O fato é que Alex já tem um histórico de abusos desde a infância, por ter presenciado a mãe sendo vítima de agressões. Ela não quer o mesmo para sua filha; que ela cresça traumatizada, sentindo medo e se vendo impotente diante de homens violentos.
Com um desenvolvimento, na maior parte do tempo, assertivo, personagens vão se redimindo e outros mostram que não eram tão aliados quanto pareciam. A metáfora visual da personagem sendo engolida pelo sofá e indo parar no fundo do poço é a que melhor ilustra a depressão. Nós, espectadores, torcemos para que ela reaja, mas só quem já viveu episódios depressivos, sabe que não é tão simples assim. É quando nos tornamos nossos piores inimigos, lutando contra nós mesmos.
Não cabe o julgamento à protagonista. Sem rede de apoio para cuidar da filha, sem casa, carro, emprego e dinheiro, só lhe resta recorrer às únicas pessoas que ela tem em sua vida, que são justamente aquelas que a machucaram e a levaram à situação em que se encontra. No percurso, Alex tem várias oportunidades destruídas.

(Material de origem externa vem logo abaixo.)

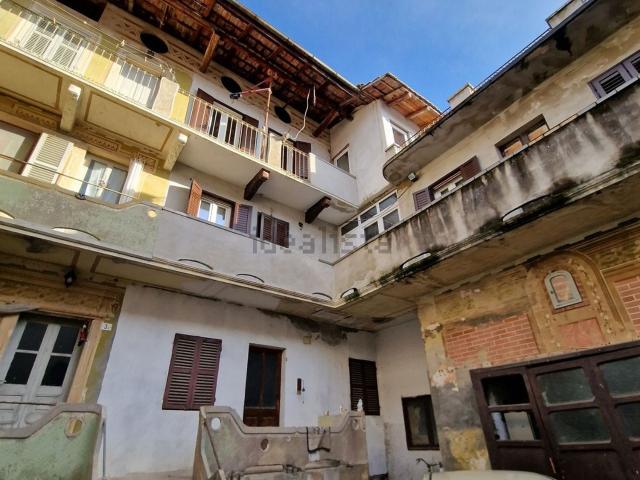 Appartamento in vendita di 110 m² in Via san rocco, 3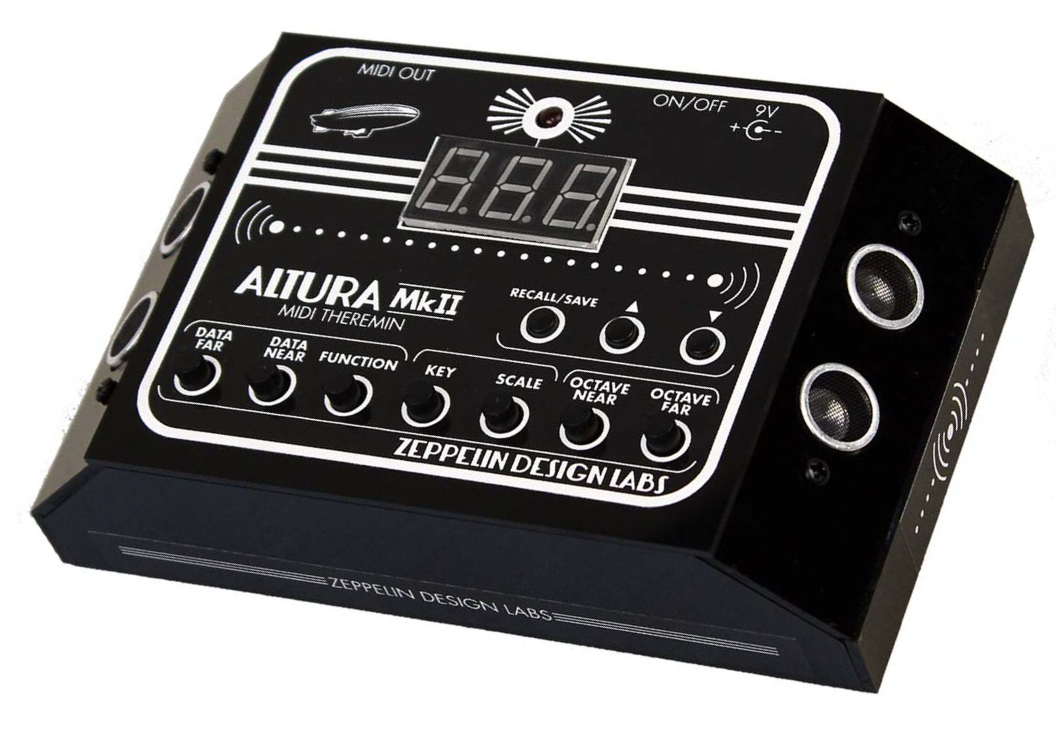 Altura MkII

Dentre os deméritos, estão algumas sequências dispensáveis como quando Alex avalia perfis de diferentes homens em um aplicativo de encontros e o momento em que ela finalmente alcança uma vitória e sai dançando por diversos espaços da cidade, como se estrelasse um musical de Hollywood. Entendo que é para dar leveza a uma série majoritariamente carregada e intensamente dramática, mas tira um pouco a trama dos eixos. Acredito que a história poderia ser contada em menos episódios, pois a minissérie é constituída de alguns fillers (há quanto tempo não uso essa palavra!) e o roteiro acaba soando redundante.
Mas nada disso diminui as qualidades da produção, que conta com boas atuações, especialmente da protagonista, Margaret Qualley, e de Nick Robinson (quem diria que o simpático protagonista de Love, Simon seria responsável por um dos papéis mais odiosos da minissérie?) e a garotinha que interpreta a filha, Maddy, é uma graça, sorridente e uma prodígio no campo da atuação. Quem está acima do tom é Andie MacDowell, que nunca foi uma grande atriz, mas cujos excessos são um tanto constrangedores nessa produção.
Vale ver porque espelha a realidade de muitas mulheres que conhecemos; para entendermos melhor o quanto a maternidade pode ser um ofício solitário – o papel de cuidar dos filhos, na maioria das vezes, sempre pesa mais para o lado da mãe -; porque tantas mulheres acabam retornando à convivência com parceiros abusivos, mesmo com medo, mesmo cobertas de feridas e cicatrizes desses relacionamentos. Existe uma gama de fatores que vai muito além de dependência emocional e afetiva. E espero que seja uma série que faça muitas de nós, mulheres, pararmos de julgar umas às outras por tais decisões.